* [Document excerpt]
White House Faith Role and the Growing Conservative Backlash
Trump re-established the White House Faith Office in February 2025, days after his second inauguration, with White at its head. The office is meant to liaise between the administration and religious communities across the country, though critics from both the left and right have questioned whether White's particular brand of prosperity gospel theology is an appropriate fit for a government post.
The backlash to White's ongoing controversies has not been limited to liberal critics. Tucker Carlson publicly denounced her following the Easter lunch Jesus comparison, calling it 'sacrilege.' Conservative theologian Dr Taylor Marshall called her remarks 'insanity,' and conservative commentator Erick Erickson noted the double standard that would apply had a Democrat president hosted the same event.

* [Source material]
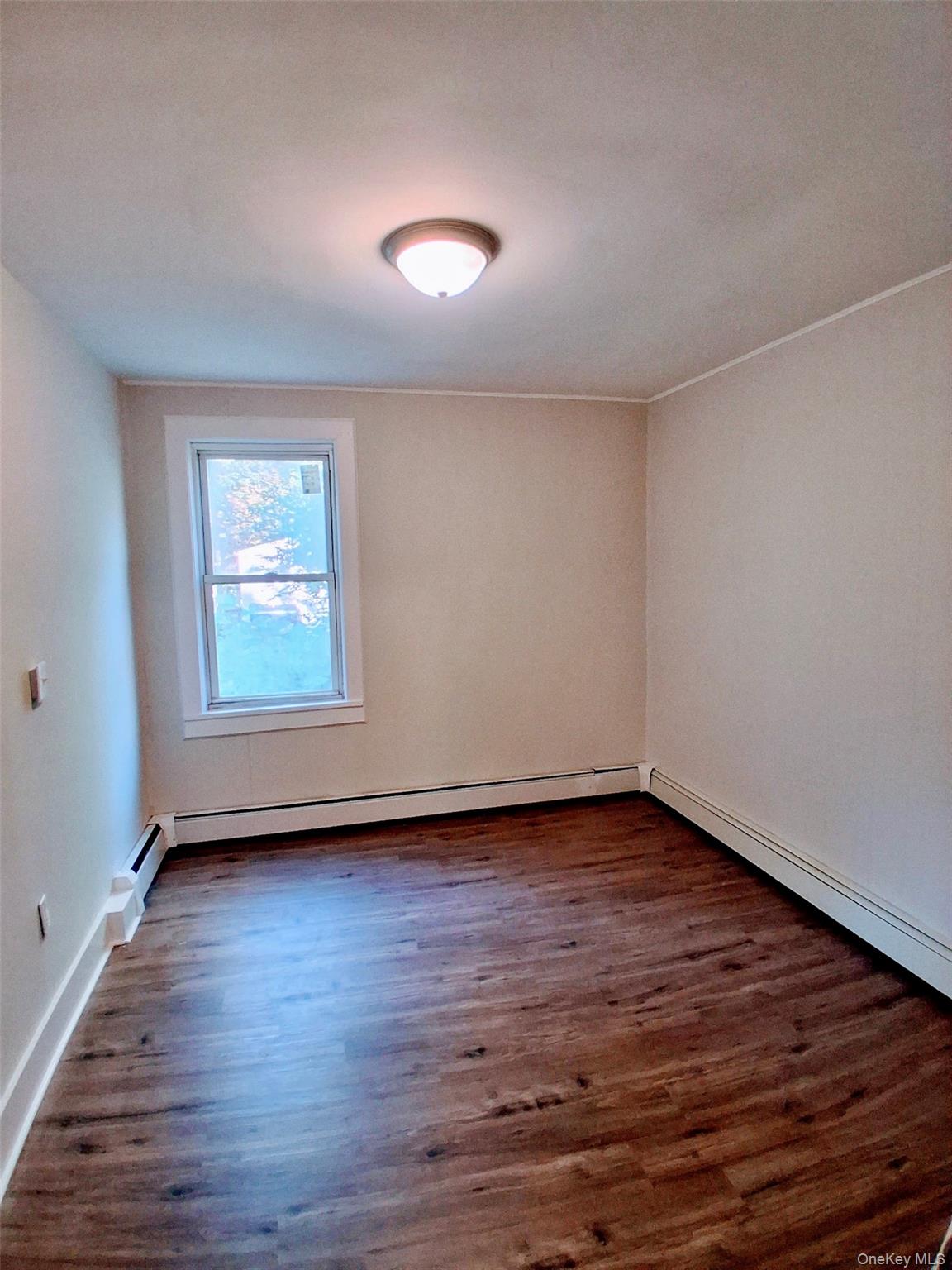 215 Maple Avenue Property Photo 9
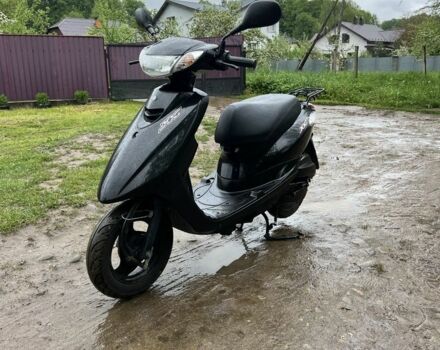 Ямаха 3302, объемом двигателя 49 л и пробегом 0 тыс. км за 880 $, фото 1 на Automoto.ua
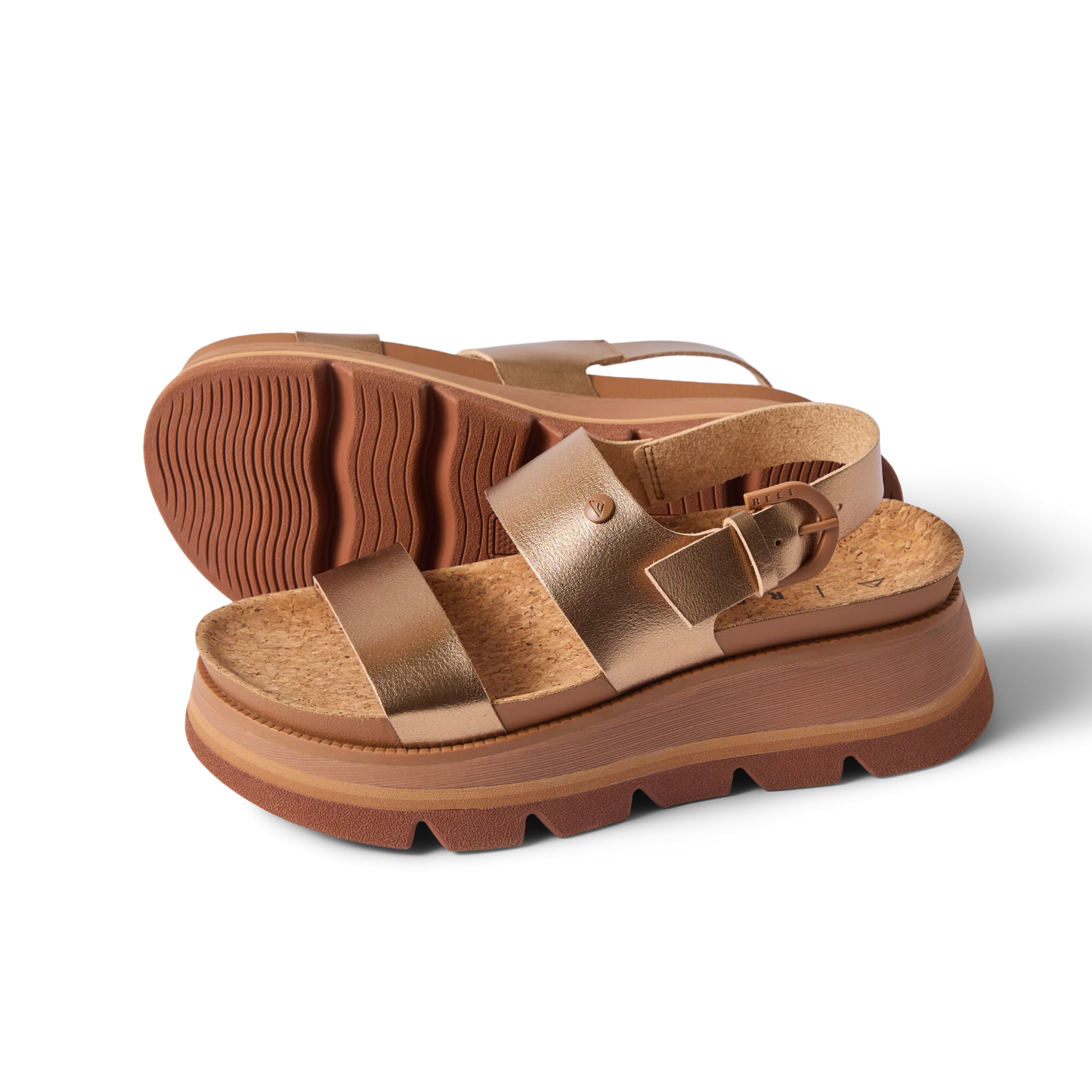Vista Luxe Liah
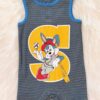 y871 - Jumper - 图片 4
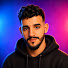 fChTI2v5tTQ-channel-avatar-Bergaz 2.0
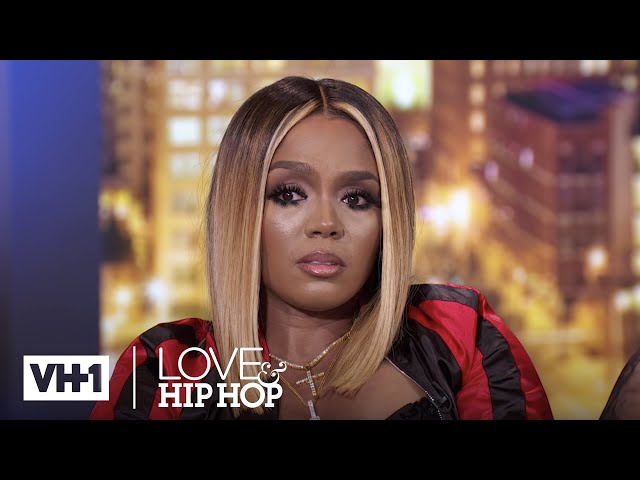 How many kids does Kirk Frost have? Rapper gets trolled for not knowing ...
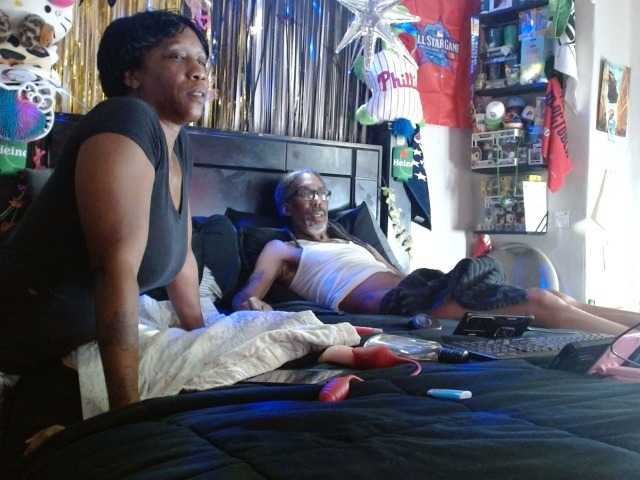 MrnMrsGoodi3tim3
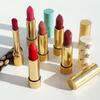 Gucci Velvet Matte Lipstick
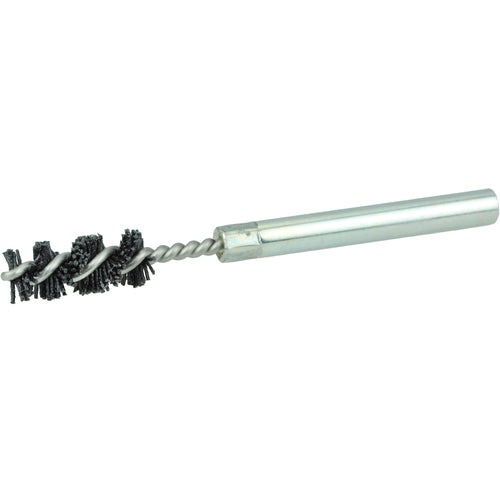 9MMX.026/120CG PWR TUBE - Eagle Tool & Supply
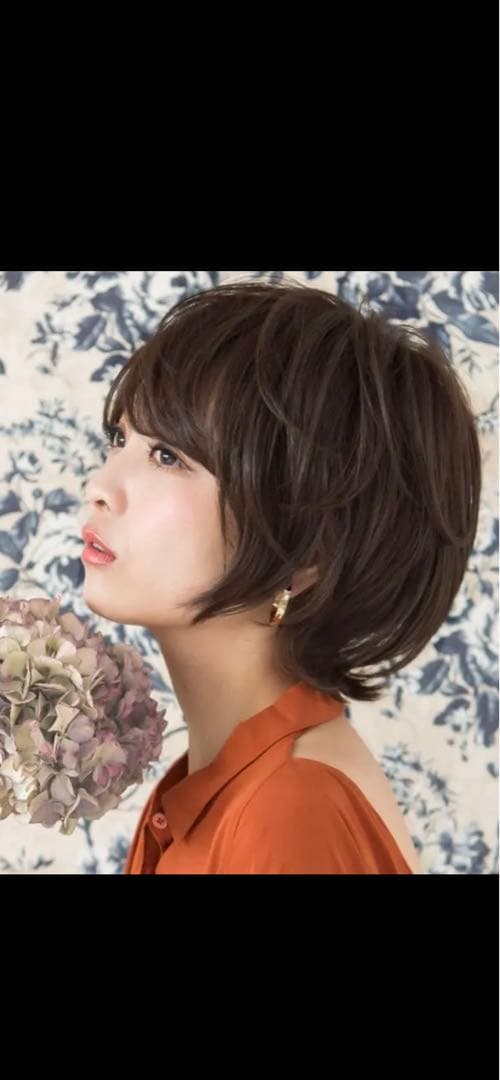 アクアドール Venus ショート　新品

* [Problem to solve]
Continue the passage on the White House Faith Office and the conservative backlash against its head, beginning after its final sentence.

* [Answer]
White also faced scrutiny over embezzlement allegations linked to her former church, Without Walls International, which was alleged to have used tax-exempt funds to pay a million dollars in salaries to family members. Former chief White House ethics lawyer Richard W. Painter described her ministry on X as 'a faith-based Ponzi scheme' and suggested it tested 'the boundaries between religious freedom and criminal mail fraud and wire fraud.'
The Senate Finance Committee launched an investigation into White's ministry in 2009 alongside five other prosperity gospel televangelists, examining their tax practices and financial transparency. No charges were filed against White, but the inquiry has remained part of her public record ever since.
As scrutiny of the White House Faith Office intensifies, Paula White shows no sign of moderating the rituals that have made her both one of the most controversial figures in American evangelicalism and one of the most enduring fixtures in Donald Trump's inner circle.